Cascade telemetryNone. Cascade does not phone home, does not check for updates, does not collect usage stats.If we ever add opt-in telemetry, it will be off by default and clearly documented.

Running Cascade in a corporate environment

Section titled “Running Cascade in a corporate environment”

If your employer prohibits sending source code to SaaS AI providers, you have two fully local options:

  1. Claude Code (cascade configure llm claude_code --set-default). Uses your existing Claude Code installation. Code is sent to Anthropic via your existing approved channel; no new vendor relationship.
  2. Ollama (cascade configure llm ollama --model llama3.3 --set-default). Runs the model on your own hardware. Code never leaves the machine. Quality depends on the model size; you want at least a 70B-class model for usable code generation.

Either way, source code, transcripts, and credentials all stay inside your network perimeter.
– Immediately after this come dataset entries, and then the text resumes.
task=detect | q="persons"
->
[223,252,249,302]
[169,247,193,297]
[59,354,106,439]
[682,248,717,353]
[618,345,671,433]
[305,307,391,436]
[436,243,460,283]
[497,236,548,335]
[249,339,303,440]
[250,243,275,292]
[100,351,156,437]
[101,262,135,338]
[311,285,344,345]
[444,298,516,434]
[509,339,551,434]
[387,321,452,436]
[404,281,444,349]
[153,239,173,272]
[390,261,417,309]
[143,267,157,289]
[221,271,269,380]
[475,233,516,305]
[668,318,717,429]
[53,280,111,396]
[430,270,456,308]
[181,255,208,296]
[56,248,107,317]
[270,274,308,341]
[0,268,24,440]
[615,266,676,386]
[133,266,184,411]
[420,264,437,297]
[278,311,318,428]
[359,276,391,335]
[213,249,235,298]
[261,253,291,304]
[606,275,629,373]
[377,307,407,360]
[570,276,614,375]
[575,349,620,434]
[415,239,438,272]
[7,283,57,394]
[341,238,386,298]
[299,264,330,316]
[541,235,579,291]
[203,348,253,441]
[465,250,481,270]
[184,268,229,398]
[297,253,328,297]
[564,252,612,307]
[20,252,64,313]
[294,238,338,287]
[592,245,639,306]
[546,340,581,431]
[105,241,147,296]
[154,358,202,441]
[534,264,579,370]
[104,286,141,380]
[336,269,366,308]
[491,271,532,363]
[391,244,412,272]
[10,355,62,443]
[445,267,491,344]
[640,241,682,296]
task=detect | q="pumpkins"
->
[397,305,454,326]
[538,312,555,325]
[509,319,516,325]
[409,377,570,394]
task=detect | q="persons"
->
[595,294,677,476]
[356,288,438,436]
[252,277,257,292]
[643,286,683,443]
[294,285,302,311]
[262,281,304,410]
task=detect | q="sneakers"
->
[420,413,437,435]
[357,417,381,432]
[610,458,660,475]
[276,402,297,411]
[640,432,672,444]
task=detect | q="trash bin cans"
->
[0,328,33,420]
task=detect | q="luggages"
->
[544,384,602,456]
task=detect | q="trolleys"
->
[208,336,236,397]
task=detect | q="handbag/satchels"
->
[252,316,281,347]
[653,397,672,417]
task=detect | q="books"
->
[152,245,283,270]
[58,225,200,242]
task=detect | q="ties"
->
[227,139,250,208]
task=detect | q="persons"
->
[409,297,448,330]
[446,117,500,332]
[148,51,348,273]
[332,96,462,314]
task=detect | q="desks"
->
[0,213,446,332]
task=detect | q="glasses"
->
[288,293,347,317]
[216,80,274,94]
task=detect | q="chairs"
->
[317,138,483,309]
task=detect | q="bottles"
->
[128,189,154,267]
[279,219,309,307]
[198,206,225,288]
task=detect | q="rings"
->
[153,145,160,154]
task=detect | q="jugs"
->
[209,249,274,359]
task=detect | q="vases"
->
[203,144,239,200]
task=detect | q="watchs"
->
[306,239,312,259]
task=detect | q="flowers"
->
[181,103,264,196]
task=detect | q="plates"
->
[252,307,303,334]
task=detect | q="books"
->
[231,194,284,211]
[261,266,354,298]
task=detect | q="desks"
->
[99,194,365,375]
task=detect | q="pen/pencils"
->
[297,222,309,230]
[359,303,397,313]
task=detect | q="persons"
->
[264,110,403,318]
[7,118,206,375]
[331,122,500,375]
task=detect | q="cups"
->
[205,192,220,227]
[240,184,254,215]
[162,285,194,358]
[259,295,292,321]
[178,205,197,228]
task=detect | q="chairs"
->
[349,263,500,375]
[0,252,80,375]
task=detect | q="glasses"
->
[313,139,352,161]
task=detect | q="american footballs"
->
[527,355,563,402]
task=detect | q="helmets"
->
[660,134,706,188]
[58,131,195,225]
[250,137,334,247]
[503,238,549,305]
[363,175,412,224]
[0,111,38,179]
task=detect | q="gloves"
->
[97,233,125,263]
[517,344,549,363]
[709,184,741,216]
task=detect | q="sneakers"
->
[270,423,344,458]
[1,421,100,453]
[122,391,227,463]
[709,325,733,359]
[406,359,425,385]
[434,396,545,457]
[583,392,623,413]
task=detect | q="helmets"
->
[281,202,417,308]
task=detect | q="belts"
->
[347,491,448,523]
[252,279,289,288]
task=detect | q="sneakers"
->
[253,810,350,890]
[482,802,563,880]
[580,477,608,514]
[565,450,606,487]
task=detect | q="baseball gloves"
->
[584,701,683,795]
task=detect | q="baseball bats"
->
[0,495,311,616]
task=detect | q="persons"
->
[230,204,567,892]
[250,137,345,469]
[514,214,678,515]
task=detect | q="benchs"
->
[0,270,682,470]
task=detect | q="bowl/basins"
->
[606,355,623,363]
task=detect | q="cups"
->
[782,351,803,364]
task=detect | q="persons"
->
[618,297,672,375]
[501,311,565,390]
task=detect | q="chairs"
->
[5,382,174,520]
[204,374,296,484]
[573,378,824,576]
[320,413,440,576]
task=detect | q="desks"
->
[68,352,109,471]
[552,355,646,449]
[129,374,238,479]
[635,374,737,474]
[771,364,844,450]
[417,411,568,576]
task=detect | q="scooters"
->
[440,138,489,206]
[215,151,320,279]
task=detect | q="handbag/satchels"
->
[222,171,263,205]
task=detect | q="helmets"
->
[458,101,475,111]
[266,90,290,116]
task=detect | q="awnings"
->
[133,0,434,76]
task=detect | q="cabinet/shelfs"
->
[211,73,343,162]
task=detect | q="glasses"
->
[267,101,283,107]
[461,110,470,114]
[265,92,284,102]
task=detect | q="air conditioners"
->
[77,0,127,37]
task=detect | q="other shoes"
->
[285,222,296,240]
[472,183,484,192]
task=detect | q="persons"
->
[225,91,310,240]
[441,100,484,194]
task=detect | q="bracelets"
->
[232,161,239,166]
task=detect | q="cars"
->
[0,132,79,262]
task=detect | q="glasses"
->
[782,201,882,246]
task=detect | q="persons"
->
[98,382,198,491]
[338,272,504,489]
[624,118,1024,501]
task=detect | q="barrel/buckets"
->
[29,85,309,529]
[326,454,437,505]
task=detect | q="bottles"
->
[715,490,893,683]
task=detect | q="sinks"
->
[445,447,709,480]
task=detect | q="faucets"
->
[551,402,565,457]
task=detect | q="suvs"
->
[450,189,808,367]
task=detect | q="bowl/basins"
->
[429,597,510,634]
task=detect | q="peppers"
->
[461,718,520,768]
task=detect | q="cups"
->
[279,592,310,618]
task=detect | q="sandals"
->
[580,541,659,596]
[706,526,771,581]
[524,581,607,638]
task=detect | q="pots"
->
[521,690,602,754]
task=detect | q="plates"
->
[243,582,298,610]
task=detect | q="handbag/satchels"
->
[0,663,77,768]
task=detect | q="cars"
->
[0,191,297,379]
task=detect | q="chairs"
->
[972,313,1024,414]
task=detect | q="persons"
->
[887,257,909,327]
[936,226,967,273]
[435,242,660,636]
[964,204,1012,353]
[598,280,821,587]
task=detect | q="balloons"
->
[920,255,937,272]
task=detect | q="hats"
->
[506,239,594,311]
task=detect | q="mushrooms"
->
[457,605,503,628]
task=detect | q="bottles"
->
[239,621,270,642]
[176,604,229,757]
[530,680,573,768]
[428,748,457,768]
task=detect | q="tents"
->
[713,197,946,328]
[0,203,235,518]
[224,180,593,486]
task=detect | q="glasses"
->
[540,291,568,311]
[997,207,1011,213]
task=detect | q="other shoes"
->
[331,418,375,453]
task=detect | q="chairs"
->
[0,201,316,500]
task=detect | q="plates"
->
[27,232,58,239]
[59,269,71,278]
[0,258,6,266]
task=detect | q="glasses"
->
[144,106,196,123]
For air-gapped or sensitive environments, also consider:

  • Setting up a private PyPI mirror to install Cascade without reaching out to PyPI itself.
  • Disabling the cascade ingest command entirely if you do not want OpenAI Whisper as even an opt-in.
  • Reviewing the paths.disallowed list in cascade.yaml to make sure sensitive directories (e.g., secrets/, infrastructure/) are excluded.

Honesty about the limits:

  • The LLM provider could log, fine-tune on, or store the prompts you send it. That is a property of your LLM provider, not Cascade. Read your provider’s privacy and data-retention terms. Anthropic, OpenAI, and Google all publish them.
  • A poorly-written cascade.yaml could allow Cascade to write to sensitive paths. Review your paths.allowed list carefully. The starter cascade.yaml errs on the side of src/** and tests/** only.
  • A human approver could merge a bad PR. Cascade generates the change; the human still has to review it. Cascade is not a replacement for code review.
  • Generated tests are a starting point, not a proof. A test that passes does not prove the change is correct. Treat AI-generated test coverage the same way you treat any other test coverage: useful, not authoritative.
  • An LLM jailbreak could try to escape the sandbox. We constrain what the agent can do (no arbitrary shell, no merge, bounded paths) but novel attacks may find seams. Report them.

Every Cascade run is auditable after the fact:

  • The branch name encodes the story ID (e.g., cascade/story-prompt-20260925-103045/add-health-endpoint).
  • The commit message includes the story ID, the meeting ID (if applicable), and the list of files changed.
  • The PR body links back to the story file in stories/ so reviewers can see the original requirement.
  • ~/.config/cascade/logs/ contains debug logs if you ran with -v (verbose mode).

If you need stronger audit guarantees (e.g., centralized logs, signed commits), file an issue describing your environment and we will look at adding it.

If you find a way to violate any invariant on this page, that is a security issue. Please do not open a public GitHub issue. Instead:

  1. Email [email protected] with:
    • A description of the issue
    • Reproduction steps
    • Impact assessment (what an attacker could do)
  2. You will get acknowledgment within 2 business days.
  3. We will respond with a remediation timeline within 5 business days.
  4. After the fix ships, we credit reporters in the release notes (with your permission).

See the SECURITY.md file in the main repo for the full policy.